El efecto que dicha mutilación de la realidad tuvo sobre vastas regiones del país, fue la configuración de un ideal de progreso que vio en la naturaleza la contraparte que debía ser liquidada de forma violenta y sometida al silencio de la no existencia. La tala indiscriminada así como la explotación de bosques acabaron con numerosas especies maderables y dislocaron el funcionamiento de los ecosistemas de los bosques secos y semisecos en la región sur occidental de Cundinamarca. La humanización del entorno natural implicó la destrucción y circunscripción de éste a un perímetro controlado, con una limitada selección de su diversidad, vaciando el orden natural para fundar sobre sus ruinas un nuevo entorno que desconoció las condiciones específicas de la economía y la sociedad decimonónica que poseía una historia, una forma de ser y de vivir.

 


Notas al pie

1 Según Camilo Montoya (2001), las primeras zonas de explotación de la quina en el territorio estaban localizadas a finales del siglo XVIII y principios del siglo XIX en el occidente de Cundinamarca, específicamente en las provincias del Tequendama y Fusagasuga y en todas las montañas que del lado de la Mesa se acercan al Magdalena.
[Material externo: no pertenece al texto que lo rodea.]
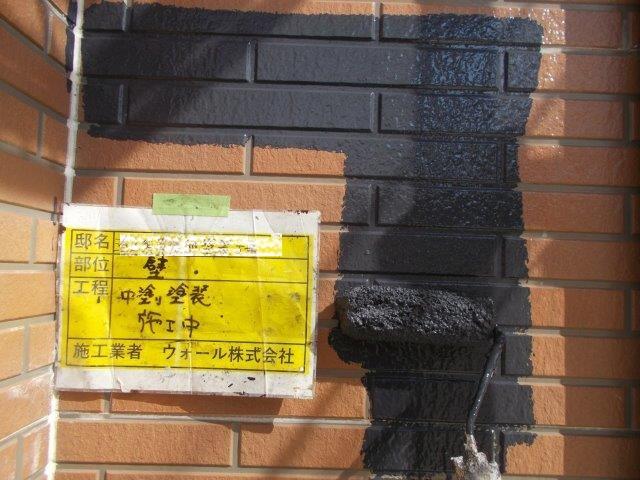 外壁サイディング断熱塗料塗装上塗り一層目塗装状況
2 Para ilustrar tal concepción, se transcribe la citación de apartes del informe del Secretario del Despacho de Hacienda del Gobierno de la Nueva Granada, don Florentino González en el año de 1847 ante la Cámara Legislativa: ''En un país rico en minas y en productos agrícolas, que pueden alimentar un comercio de exportación considerable y provechoso, no deben las leyes propender a fomentar industrias que distraigan a los habitantes de las ocupaciones de la agricultura y minería, de que pueden sacar más ventajas''. Citado en Samper (1984).